(Collected data)
──────────

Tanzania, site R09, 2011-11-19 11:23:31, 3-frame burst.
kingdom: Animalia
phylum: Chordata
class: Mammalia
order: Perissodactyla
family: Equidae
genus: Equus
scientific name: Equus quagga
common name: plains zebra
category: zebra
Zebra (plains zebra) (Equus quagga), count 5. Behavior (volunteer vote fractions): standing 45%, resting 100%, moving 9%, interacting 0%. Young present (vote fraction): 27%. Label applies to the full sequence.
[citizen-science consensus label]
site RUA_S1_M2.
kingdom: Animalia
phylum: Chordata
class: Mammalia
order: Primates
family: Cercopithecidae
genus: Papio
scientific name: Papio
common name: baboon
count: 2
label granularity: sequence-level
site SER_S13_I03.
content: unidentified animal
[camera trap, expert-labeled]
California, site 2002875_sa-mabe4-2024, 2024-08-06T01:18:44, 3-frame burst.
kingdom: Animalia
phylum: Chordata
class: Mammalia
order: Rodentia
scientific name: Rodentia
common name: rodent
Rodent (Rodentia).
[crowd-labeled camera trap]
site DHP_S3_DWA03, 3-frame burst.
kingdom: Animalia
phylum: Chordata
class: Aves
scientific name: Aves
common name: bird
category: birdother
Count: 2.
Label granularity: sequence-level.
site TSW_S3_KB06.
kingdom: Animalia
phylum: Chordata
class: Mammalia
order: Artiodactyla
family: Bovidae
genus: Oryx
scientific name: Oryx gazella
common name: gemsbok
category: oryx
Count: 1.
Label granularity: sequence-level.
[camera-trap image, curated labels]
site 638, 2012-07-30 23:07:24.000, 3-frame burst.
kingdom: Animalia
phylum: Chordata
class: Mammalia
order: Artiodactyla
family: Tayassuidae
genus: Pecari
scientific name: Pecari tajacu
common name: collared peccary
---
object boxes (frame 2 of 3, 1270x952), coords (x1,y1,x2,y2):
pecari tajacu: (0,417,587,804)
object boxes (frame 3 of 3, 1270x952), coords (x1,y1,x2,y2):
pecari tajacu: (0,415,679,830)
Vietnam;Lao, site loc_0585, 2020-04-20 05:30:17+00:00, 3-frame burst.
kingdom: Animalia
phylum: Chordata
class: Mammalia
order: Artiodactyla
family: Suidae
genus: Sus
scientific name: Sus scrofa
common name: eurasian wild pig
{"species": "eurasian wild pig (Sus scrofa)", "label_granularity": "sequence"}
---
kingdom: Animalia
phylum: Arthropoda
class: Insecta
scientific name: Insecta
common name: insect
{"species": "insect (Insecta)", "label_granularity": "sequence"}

──────────

*TASK GOAL*
Once you have identified the lines above that contain "scrofa", copy each of them.

*TASK OUTPUT*
scientific name: Sus scrofa
{"species": "eurasian wild pig (Sus scrofa)", "label_granularity": "sequence"}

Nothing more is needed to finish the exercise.